According to PANews, the US House of Representatives has officially passed the Financial Innovation and Technology Act of the 21st Century, also known as FIT 21. The proposal, led by the Republican Party, received support from many Democrats, leading to its approval.

The primary mission of the FIT 21 proposal is to define which aspects of cryptocurrency regulation fall under the jurisdiction of the Securities and Exchange Commission (SEC) and which are under the Commodity Futures Trading Commission (CFTC). In the past, the dual regulation of cryptocurrencies by both the SEC and CFTC has been a pain point in the US, with the two departments' stringent oversight and apparent competition for regulatory authority.

This development is a relief for many project parties. The SEC, with its 5,000 employees, is known for stricter management, while the CFTC, with only 700 employees, is seen as more lenient. Project parties would prefer to be classified as commodities rather than securities.

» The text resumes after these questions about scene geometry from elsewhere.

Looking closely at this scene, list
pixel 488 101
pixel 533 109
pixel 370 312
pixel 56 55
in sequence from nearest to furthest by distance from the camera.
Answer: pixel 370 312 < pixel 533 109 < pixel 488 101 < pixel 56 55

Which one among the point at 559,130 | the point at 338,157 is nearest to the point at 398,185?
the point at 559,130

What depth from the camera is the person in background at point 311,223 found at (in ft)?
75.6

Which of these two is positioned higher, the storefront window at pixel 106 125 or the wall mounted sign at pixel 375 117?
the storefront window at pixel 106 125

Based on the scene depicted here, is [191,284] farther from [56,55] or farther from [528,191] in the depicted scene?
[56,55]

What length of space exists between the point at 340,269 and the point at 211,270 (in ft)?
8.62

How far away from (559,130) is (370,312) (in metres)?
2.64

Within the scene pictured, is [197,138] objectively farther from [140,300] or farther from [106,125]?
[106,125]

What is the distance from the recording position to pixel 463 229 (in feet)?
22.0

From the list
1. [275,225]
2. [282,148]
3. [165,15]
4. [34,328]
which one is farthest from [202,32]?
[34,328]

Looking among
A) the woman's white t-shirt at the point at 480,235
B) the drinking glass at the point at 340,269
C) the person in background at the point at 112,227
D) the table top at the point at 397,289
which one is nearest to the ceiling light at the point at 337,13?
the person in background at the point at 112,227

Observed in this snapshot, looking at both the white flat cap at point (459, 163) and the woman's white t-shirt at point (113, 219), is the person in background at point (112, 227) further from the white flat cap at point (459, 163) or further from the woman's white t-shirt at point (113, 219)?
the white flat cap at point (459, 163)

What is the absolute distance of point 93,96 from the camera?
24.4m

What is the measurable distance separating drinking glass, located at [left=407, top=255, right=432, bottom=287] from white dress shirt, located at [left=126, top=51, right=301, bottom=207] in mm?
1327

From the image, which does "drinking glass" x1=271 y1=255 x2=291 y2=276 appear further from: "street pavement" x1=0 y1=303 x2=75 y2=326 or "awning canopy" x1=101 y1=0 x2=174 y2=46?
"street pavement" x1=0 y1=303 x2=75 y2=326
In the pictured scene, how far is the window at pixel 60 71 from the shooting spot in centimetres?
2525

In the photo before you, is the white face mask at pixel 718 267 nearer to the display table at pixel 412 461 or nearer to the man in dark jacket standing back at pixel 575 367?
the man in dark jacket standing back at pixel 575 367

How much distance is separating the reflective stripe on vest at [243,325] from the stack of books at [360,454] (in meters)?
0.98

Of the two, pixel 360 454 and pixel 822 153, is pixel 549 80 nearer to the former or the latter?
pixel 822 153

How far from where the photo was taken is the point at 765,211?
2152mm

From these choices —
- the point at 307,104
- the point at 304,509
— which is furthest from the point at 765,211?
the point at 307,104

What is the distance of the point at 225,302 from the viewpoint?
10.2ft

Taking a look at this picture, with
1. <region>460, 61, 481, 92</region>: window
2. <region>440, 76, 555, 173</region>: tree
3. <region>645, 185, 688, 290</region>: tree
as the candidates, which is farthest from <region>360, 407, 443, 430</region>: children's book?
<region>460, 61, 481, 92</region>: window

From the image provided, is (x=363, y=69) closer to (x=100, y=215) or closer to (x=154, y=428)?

The FIT 21 proposal suggests that the classification should be based on whether the project party has direct control and whether the project party holds tokens/voting rights exceeding 20%. This approach could encourage project parties to move towards decentralization.

Many current projects claim to follow a three-step process: starting with centralization, introducing community governance in the growth phase, and finally achieving complete decentralization. However, many projects remain in the first phase. If the FIT 21 proposal is fully approved, it could potentially stimulate the development of meaningful decentralized applications.

The bill has passed the House of Representatives and is now awaiting the Senate's decision. The White House has not shown favor towards the proposal, but President Biden has not directly vetoed it. The chairman of the SEC also disagrees with the proposal.

The FIT 21 proposal also includes some noteworthy details. For instance, it suggests that as a commodity, public fundraising can be conducted with a few requirements: a valuation below $75 million and retail participation less than 10%. The proposal also emphasizes the opportunity for the next generation of the internet to be designed by Americans.